U.S. President Joe Biden said on Friday he was making it a priority to address the humanitarian crisis in Gaza, working with Israel, Egypt, Jordan, other Arab states and the U.N. He said he was also ensuring Israel had what it needed to respond to the Oct. 7 attack, including bringing any U.S. hostages home.
The Gaza authorities have reported 10,000 people injured so far in the bombardment. Hospitals are struggling to cope. Gaza Health Ministry spokesperson Ashraf Al-Qidra said hospitals were running low of medical supplies and fuel to keep going.
More than 1,695 buildings and high-rise towers have been destroyed in the Israeli airstrikes, in addition to 7,000 housing units, the Hamas government media office said.

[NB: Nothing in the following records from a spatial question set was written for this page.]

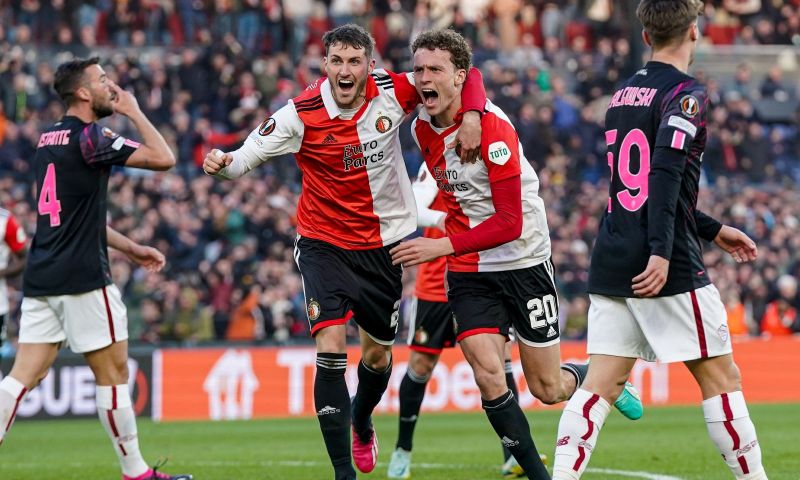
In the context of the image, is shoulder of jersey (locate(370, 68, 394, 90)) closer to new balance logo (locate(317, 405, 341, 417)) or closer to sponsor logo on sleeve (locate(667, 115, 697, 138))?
new balance logo (locate(317, 405, 341, 417))

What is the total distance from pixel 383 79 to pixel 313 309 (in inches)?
59.9

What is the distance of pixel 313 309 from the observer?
7.23 m

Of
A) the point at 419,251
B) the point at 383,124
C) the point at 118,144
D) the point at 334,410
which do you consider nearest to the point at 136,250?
the point at 118,144

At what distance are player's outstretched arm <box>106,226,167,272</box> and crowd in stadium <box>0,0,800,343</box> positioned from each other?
8735mm

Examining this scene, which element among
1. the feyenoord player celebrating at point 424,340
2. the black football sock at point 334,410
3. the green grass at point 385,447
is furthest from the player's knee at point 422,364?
the black football sock at point 334,410

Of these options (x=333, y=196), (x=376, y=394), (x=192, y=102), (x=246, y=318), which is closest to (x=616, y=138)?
(x=333, y=196)

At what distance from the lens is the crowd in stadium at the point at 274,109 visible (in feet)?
61.1

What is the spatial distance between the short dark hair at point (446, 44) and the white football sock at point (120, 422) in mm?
2888

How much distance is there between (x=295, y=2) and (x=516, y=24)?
14.8 feet

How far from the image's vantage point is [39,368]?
26.1 feet

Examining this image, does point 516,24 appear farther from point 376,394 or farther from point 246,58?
point 376,394

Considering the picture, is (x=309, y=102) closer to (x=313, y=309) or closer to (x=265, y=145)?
(x=265, y=145)

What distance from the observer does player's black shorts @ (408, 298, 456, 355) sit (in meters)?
9.36

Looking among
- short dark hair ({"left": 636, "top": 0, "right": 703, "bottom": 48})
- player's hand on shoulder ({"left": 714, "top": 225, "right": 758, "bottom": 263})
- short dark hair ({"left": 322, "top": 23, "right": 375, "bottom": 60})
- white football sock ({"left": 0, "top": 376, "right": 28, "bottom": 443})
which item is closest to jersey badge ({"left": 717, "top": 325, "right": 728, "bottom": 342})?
player's hand on shoulder ({"left": 714, "top": 225, "right": 758, "bottom": 263})
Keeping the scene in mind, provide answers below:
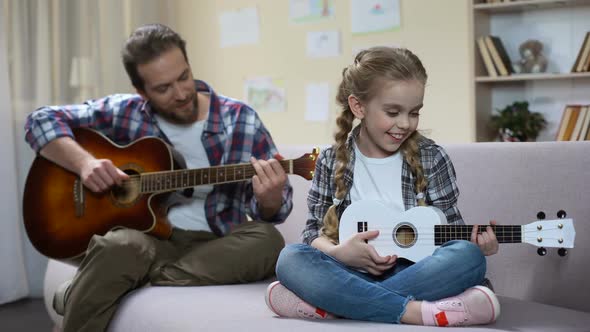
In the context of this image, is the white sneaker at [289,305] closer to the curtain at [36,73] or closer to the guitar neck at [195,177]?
the guitar neck at [195,177]

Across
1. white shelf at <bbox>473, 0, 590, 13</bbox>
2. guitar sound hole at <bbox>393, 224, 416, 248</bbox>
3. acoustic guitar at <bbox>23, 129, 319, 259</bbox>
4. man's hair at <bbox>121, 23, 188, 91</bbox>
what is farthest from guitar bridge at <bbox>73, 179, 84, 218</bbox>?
white shelf at <bbox>473, 0, 590, 13</bbox>

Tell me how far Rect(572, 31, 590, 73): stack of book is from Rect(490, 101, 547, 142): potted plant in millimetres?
306

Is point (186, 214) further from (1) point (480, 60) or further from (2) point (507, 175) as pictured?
(1) point (480, 60)

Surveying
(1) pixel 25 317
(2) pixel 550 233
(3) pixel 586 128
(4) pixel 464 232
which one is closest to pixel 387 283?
(4) pixel 464 232

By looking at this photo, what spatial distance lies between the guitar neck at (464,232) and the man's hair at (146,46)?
1096 mm

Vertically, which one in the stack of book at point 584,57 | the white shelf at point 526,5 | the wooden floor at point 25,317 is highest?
the white shelf at point 526,5

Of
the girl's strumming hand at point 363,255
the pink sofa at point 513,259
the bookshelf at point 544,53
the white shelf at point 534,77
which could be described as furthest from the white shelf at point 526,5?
the girl's strumming hand at point 363,255

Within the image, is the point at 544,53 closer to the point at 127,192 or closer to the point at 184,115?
the point at 184,115

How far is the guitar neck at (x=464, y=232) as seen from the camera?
1.66m

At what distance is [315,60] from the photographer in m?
4.42

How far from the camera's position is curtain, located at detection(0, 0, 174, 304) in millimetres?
3537

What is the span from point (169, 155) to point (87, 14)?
1.89 meters

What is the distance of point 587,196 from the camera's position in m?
1.96

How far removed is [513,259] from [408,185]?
1.47 ft
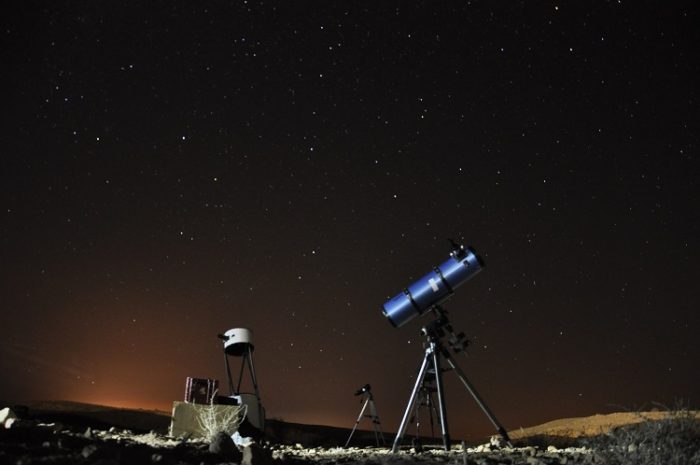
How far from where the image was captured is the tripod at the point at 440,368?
330 inches

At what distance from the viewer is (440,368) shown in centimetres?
879

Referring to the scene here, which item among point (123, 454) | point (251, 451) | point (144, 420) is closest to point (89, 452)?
point (123, 454)

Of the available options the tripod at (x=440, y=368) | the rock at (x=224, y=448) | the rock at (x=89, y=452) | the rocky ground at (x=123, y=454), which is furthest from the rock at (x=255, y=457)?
the tripod at (x=440, y=368)

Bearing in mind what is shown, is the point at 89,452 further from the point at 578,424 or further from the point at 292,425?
the point at 578,424

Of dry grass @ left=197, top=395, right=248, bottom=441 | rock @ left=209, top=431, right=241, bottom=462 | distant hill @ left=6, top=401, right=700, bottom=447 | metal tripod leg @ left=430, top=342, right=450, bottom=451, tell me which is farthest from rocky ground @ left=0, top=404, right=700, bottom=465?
distant hill @ left=6, top=401, right=700, bottom=447

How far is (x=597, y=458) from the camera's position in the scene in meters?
6.51

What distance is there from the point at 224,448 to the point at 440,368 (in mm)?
3822

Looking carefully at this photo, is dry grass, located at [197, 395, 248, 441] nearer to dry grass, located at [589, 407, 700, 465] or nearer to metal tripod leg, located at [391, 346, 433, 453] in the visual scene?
metal tripod leg, located at [391, 346, 433, 453]

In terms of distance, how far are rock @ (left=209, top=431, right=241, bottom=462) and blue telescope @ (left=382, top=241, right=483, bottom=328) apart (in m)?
4.03

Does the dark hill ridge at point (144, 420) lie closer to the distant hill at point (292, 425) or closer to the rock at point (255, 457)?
the distant hill at point (292, 425)

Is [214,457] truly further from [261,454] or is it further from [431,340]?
[431,340]

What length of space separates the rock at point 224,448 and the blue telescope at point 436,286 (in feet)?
13.2

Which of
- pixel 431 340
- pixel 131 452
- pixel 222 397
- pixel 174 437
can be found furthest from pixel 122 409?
pixel 131 452

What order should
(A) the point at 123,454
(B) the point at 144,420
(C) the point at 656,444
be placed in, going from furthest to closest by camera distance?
(B) the point at 144,420, (C) the point at 656,444, (A) the point at 123,454
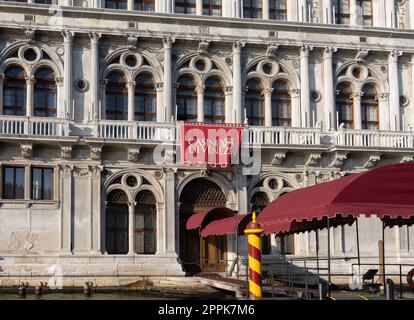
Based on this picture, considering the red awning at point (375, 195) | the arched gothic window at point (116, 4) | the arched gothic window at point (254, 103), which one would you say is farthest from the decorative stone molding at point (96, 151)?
the red awning at point (375, 195)

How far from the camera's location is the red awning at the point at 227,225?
79.3 feet

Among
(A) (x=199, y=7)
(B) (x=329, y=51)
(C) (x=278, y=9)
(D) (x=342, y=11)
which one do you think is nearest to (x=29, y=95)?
(A) (x=199, y=7)

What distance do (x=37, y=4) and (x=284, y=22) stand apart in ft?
31.5

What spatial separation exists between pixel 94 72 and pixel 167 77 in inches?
110

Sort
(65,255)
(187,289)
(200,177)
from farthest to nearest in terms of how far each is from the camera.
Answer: (200,177)
(65,255)
(187,289)

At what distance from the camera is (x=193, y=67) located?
3128cm

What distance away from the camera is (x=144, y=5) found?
31.4 meters

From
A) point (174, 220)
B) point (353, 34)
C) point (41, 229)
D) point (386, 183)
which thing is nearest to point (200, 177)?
point (174, 220)

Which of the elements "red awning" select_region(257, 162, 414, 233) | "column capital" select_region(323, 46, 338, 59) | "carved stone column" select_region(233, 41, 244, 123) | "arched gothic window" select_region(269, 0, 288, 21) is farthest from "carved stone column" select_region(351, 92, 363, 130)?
"red awning" select_region(257, 162, 414, 233)

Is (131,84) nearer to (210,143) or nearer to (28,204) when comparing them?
(210,143)

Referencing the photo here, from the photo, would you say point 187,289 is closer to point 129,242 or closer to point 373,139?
point 129,242

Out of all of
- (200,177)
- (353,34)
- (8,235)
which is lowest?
(8,235)

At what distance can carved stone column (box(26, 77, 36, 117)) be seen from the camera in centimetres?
2950

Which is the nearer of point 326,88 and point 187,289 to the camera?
point 187,289
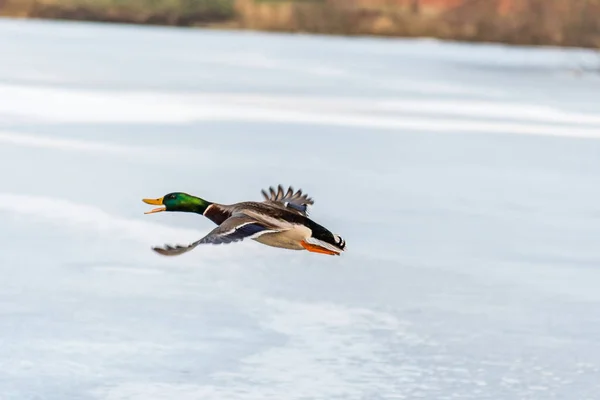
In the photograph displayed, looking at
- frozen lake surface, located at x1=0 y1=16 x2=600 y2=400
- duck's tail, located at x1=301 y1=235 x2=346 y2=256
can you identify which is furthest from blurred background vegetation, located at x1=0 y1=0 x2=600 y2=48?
duck's tail, located at x1=301 y1=235 x2=346 y2=256

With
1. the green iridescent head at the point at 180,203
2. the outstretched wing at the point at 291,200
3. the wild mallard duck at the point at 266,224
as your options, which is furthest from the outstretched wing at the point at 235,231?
the outstretched wing at the point at 291,200

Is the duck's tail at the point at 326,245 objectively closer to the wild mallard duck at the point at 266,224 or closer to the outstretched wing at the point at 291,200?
the wild mallard duck at the point at 266,224

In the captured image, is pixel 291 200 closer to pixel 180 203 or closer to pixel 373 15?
pixel 180 203

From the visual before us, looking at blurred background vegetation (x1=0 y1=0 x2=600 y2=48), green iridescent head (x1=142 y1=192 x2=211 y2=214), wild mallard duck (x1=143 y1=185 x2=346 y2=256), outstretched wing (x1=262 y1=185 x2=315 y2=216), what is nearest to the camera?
wild mallard duck (x1=143 y1=185 x2=346 y2=256)

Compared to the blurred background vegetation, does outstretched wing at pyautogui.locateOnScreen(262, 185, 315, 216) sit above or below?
below

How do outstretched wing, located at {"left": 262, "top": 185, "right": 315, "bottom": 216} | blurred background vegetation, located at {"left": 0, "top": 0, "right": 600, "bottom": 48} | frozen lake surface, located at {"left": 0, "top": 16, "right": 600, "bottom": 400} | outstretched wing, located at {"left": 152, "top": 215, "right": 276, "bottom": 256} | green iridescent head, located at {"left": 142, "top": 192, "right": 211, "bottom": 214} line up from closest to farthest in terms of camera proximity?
1. outstretched wing, located at {"left": 152, "top": 215, "right": 276, "bottom": 256}
2. green iridescent head, located at {"left": 142, "top": 192, "right": 211, "bottom": 214}
3. outstretched wing, located at {"left": 262, "top": 185, "right": 315, "bottom": 216}
4. frozen lake surface, located at {"left": 0, "top": 16, "right": 600, "bottom": 400}
5. blurred background vegetation, located at {"left": 0, "top": 0, "right": 600, "bottom": 48}

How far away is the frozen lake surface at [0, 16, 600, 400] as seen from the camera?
5738mm

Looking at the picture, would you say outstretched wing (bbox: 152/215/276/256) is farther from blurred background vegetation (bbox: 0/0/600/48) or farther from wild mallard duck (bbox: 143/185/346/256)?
blurred background vegetation (bbox: 0/0/600/48)

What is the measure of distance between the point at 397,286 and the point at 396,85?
15343 mm

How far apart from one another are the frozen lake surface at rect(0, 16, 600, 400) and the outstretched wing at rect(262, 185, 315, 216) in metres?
0.83

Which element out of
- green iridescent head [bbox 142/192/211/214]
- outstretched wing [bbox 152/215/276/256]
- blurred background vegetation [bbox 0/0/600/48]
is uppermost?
blurred background vegetation [bbox 0/0/600/48]

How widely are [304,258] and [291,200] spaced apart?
324 cm

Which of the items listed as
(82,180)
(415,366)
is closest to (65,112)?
(82,180)

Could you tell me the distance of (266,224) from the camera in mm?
4230
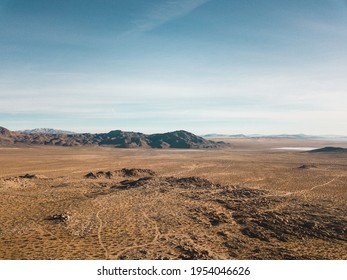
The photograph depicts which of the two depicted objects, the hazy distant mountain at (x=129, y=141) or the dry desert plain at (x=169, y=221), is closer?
the dry desert plain at (x=169, y=221)

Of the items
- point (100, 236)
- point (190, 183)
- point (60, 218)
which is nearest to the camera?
point (100, 236)

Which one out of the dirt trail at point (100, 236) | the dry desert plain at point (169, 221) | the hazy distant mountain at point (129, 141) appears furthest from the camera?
the hazy distant mountain at point (129, 141)

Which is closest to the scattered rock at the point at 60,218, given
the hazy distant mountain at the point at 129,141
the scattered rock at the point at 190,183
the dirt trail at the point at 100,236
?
the dirt trail at the point at 100,236

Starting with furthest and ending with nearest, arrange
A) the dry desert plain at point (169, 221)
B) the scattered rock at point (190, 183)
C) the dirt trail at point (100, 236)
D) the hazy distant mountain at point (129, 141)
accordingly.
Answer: the hazy distant mountain at point (129, 141), the scattered rock at point (190, 183), the dry desert plain at point (169, 221), the dirt trail at point (100, 236)

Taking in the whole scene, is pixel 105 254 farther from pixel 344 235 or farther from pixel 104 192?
pixel 104 192

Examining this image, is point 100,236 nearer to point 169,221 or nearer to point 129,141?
point 169,221

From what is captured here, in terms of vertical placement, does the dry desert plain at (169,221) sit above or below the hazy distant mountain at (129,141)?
below

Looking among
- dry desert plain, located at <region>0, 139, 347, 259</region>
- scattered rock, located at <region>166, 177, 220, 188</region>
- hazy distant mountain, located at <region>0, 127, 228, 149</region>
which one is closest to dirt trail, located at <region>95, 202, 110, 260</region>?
dry desert plain, located at <region>0, 139, 347, 259</region>

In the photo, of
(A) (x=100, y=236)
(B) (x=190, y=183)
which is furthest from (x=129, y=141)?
(A) (x=100, y=236)

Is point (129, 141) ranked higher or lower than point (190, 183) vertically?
higher

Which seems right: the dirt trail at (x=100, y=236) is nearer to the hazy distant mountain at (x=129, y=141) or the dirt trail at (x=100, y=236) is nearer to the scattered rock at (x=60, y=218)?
the scattered rock at (x=60, y=218)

With power cuts and no fuel to operate generators, Adel Shaheen has been charging people’s phones with his solar panels during daylight hours.
“We don’t see the electricity anymore and if we want to charge a mobile we have to wait for the sun, otherwise we have no electricity at all,” he said. “People want to charge (mobile phones) so they can make calls to check on their families.”
But he said most Gazans were now “cut off from the world”.